Но конечная цель практики Тары та же что и у семдзинов - раскрыть свое состояние. И в этой практике Тары нет указаний на то как понять оно это или не оно.
Так в чем же разница?
Получается что человек говорит - нет критериев что бы понять оно это или не оно, поэтому я не стану раскрывать свое состояние посредством практики семдзинов , а стану раскрывать его посредством практики Тары.
Где же логика то?
Ведь все равно это придестя сделать, от этого не уйти.
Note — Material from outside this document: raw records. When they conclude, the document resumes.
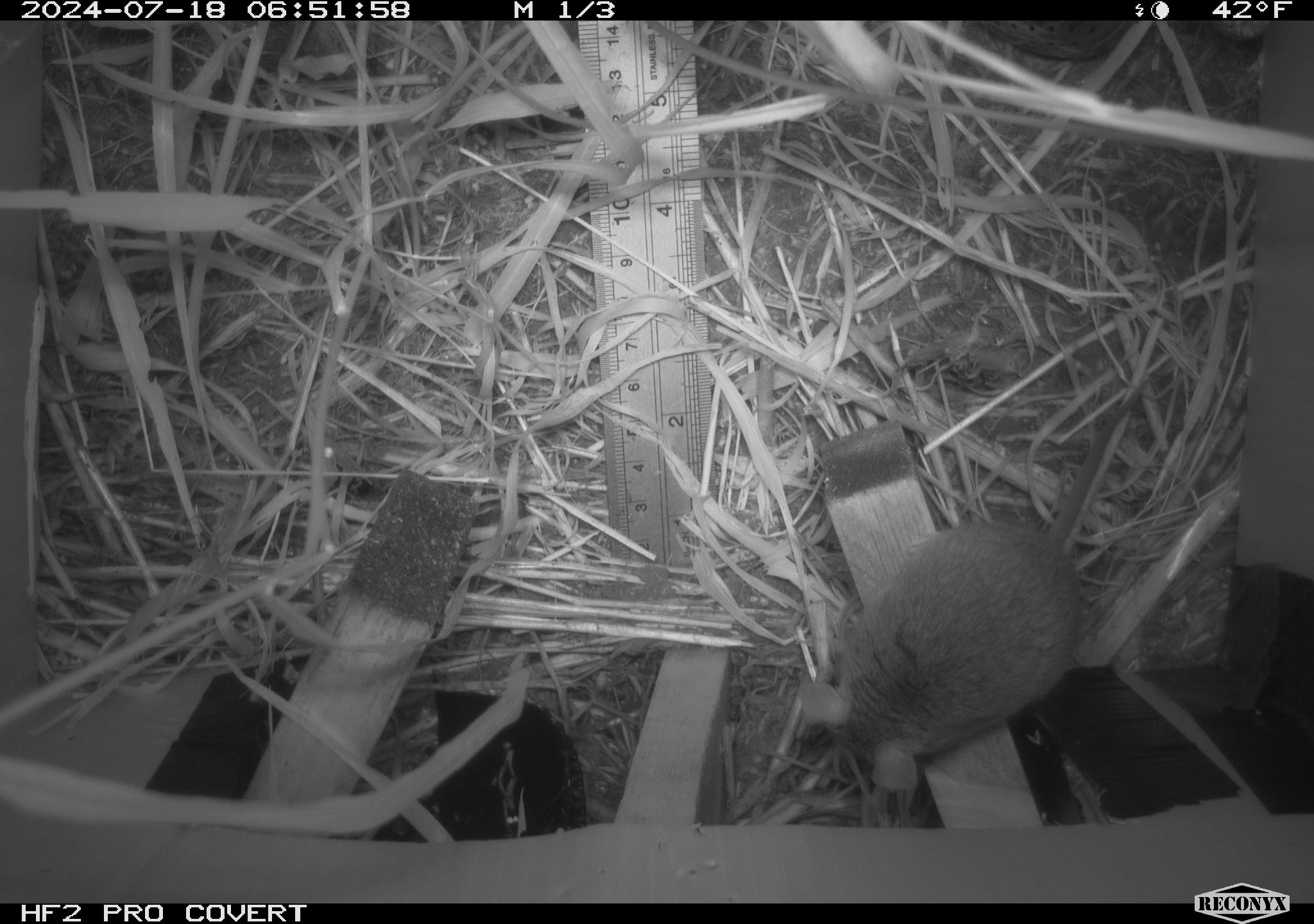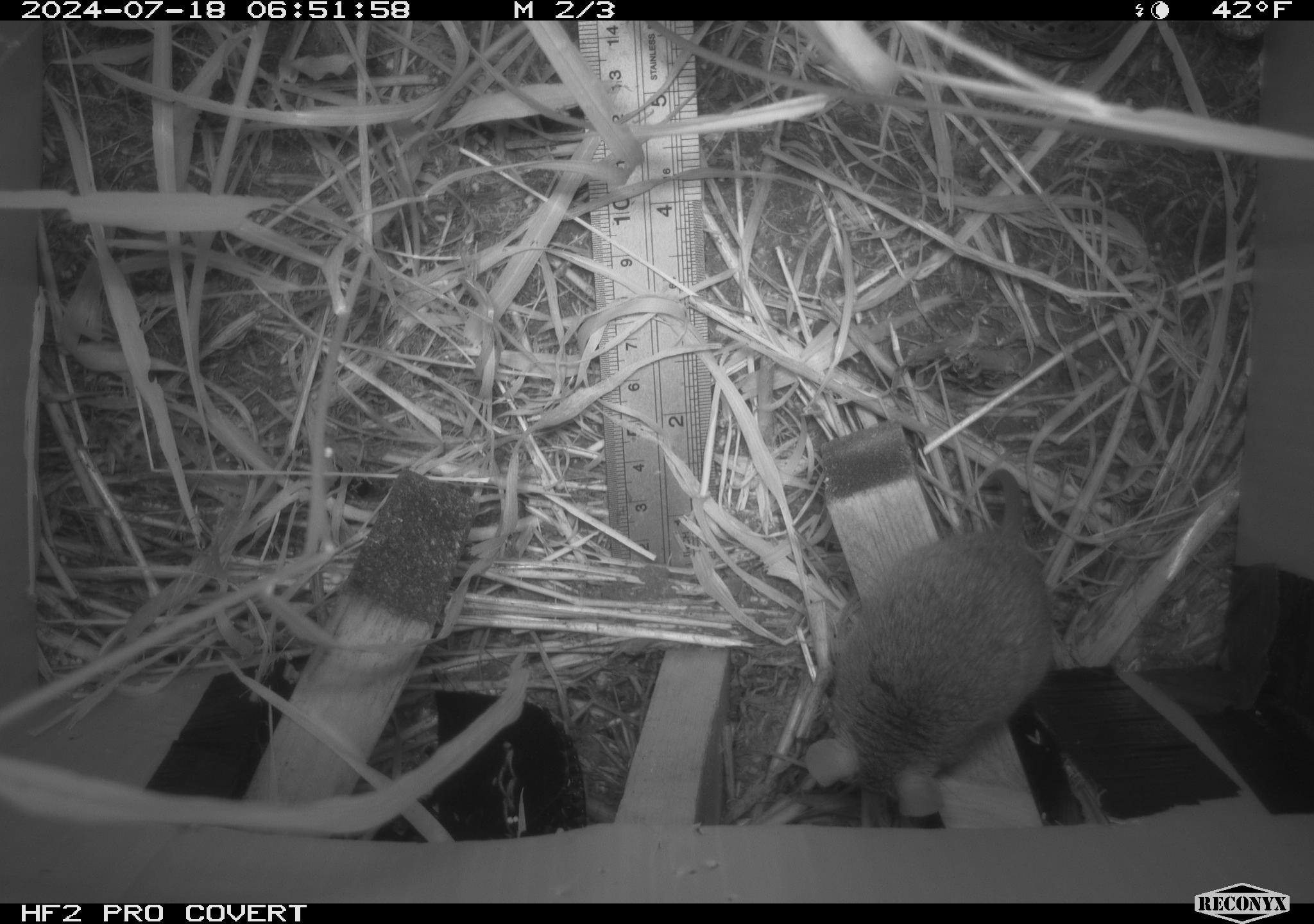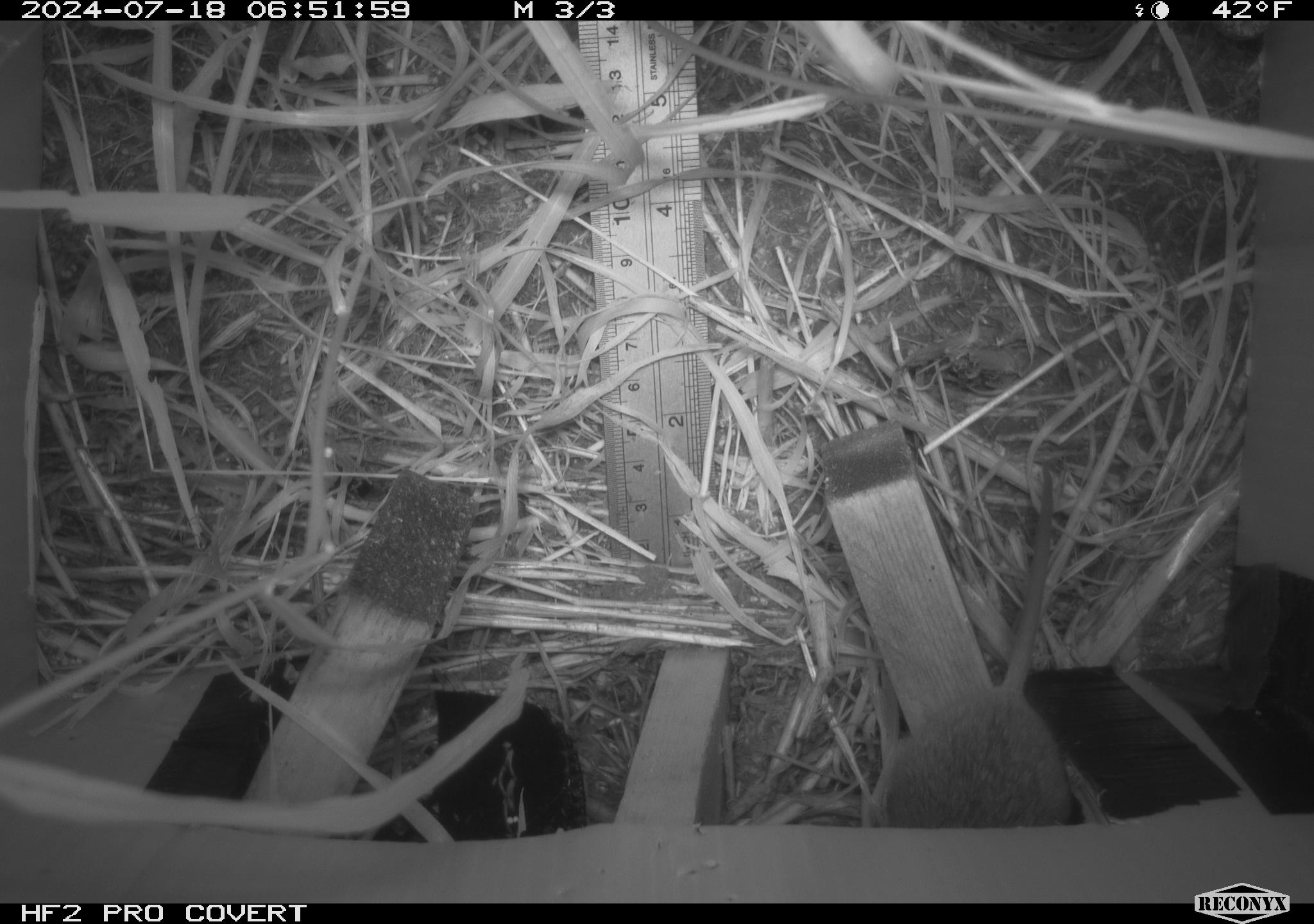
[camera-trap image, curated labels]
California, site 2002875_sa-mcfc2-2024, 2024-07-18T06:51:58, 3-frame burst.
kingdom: Animalia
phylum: Chordata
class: Mammalia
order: Rodentia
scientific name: Rodentia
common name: rodent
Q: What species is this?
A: Rodent (Rodentia).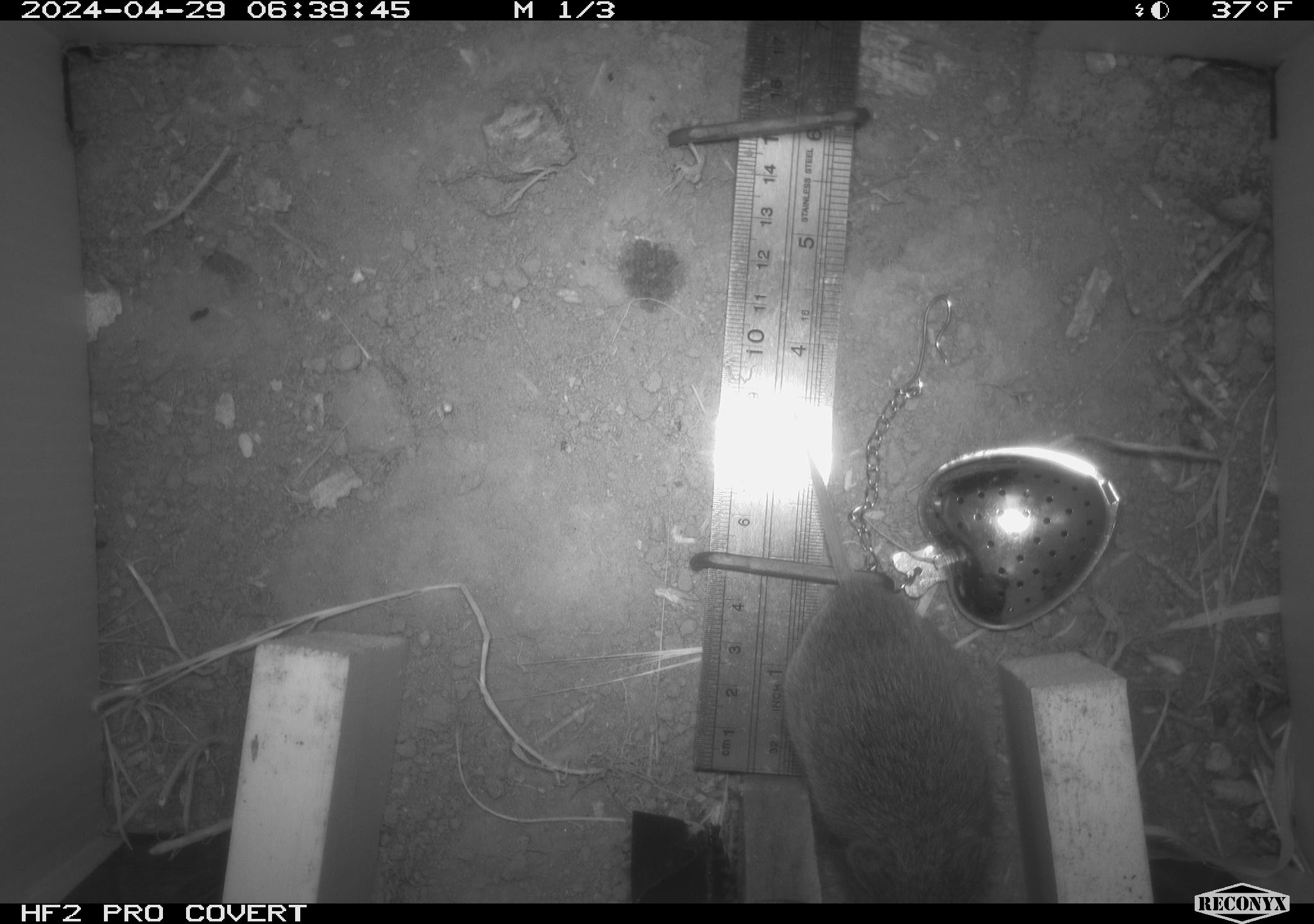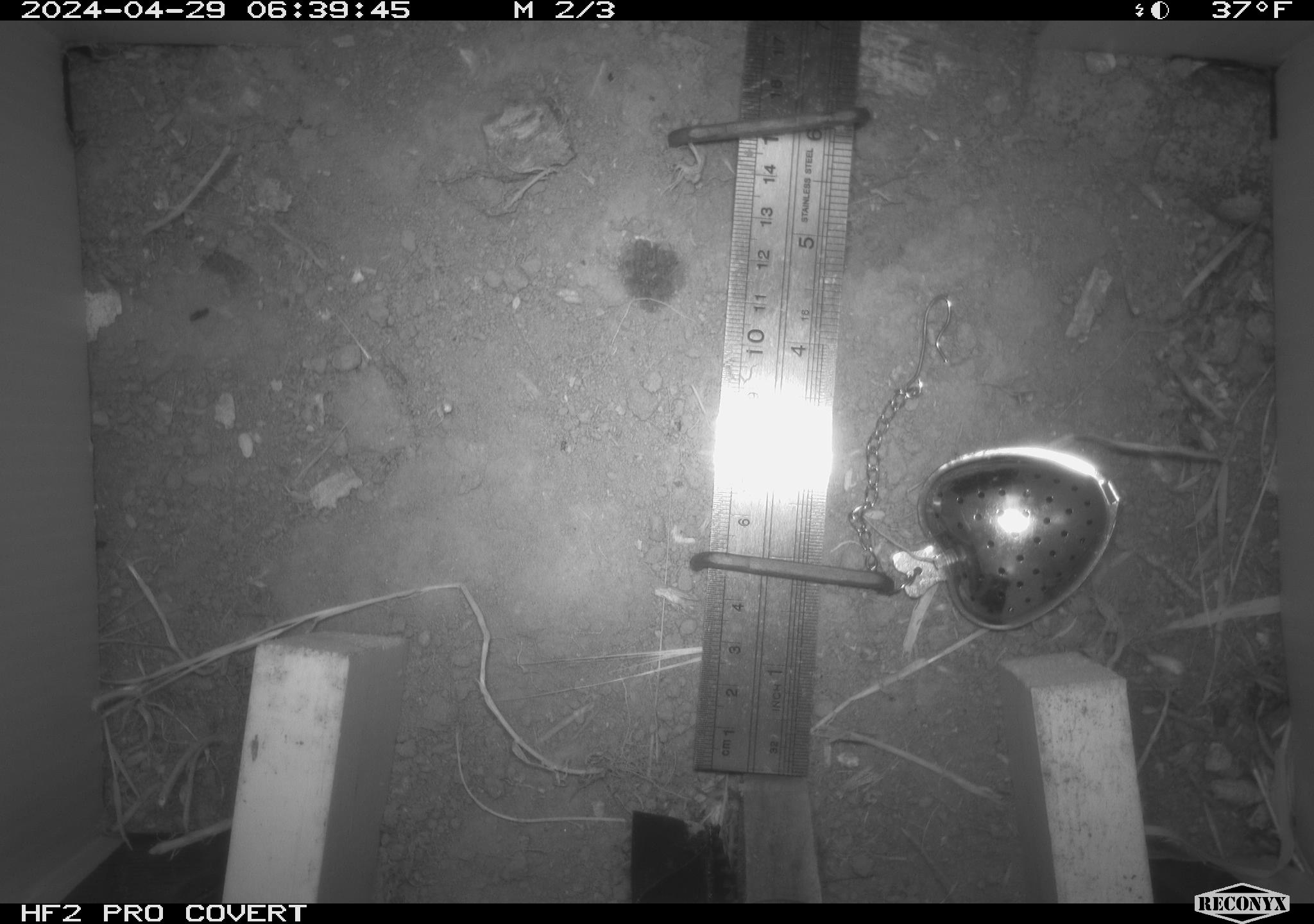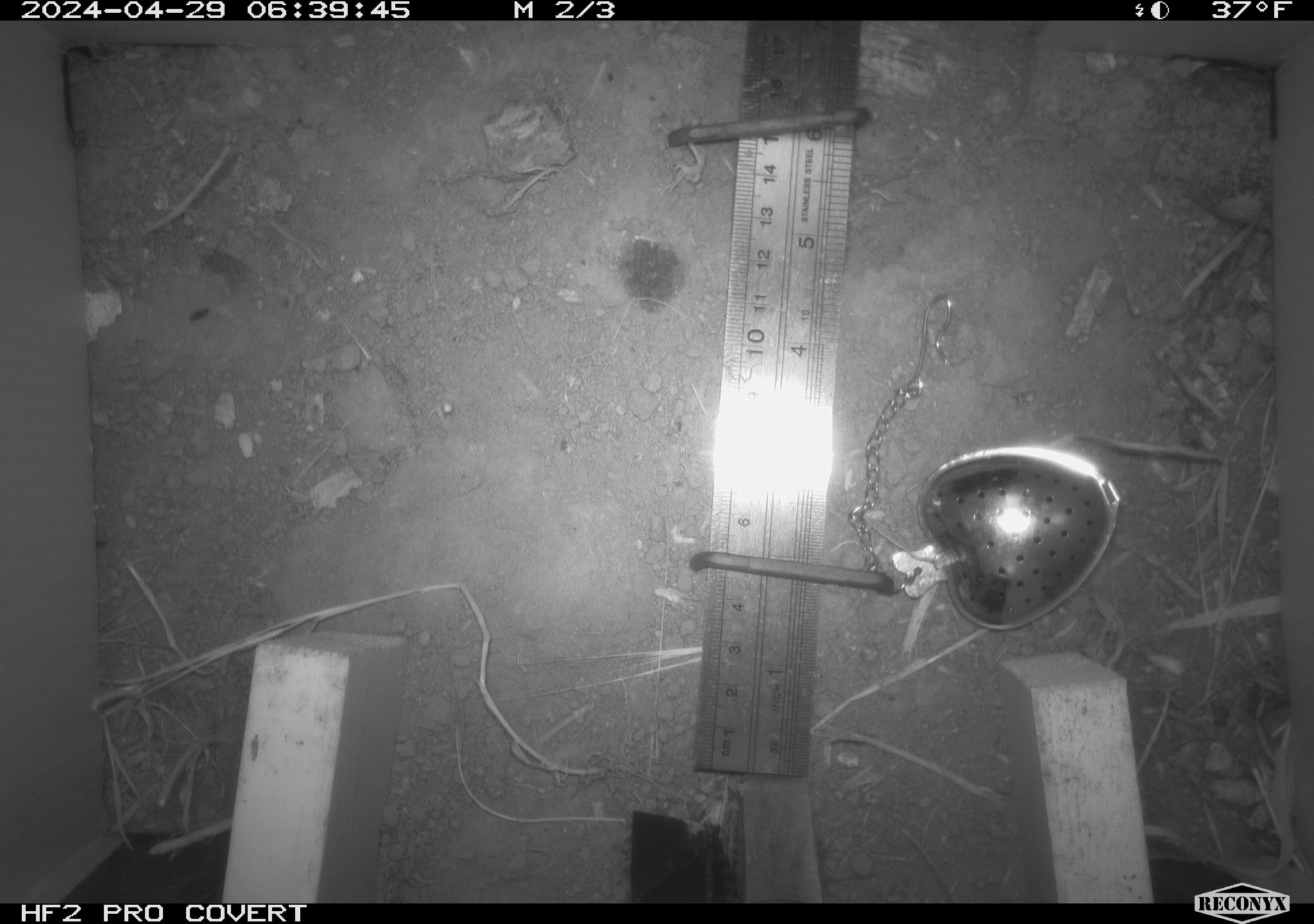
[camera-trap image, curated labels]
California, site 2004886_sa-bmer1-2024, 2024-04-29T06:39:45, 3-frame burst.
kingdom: Animalia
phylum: Chordata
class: Mammalia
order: Rodentia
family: Cricetidae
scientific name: Arvicolinae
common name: voles, lemmings, and muskrats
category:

И сделать это придется без всяких критериев рано или поздно в любой традиции, потому что ни в одной традиции нет указаний - как понять что ты узнал именно Ясный свет .
И  инструментарий будет тот же самый, свой собственный ум , ясность и благословение линии передачи.

Никто не может спорить с тем, что пребывать в состоянии дзогчен не зная что это за состояние бессмысленно. поскольку все равно невозможно.
Но почему же раскрывать свое состояние методами традиции дзогчен бессмысленно я не понимаю?

----------


## PampKin Head

А мы, как поклонники Пема Карпо, не ограничиваем себя методами традиции Дзогчен...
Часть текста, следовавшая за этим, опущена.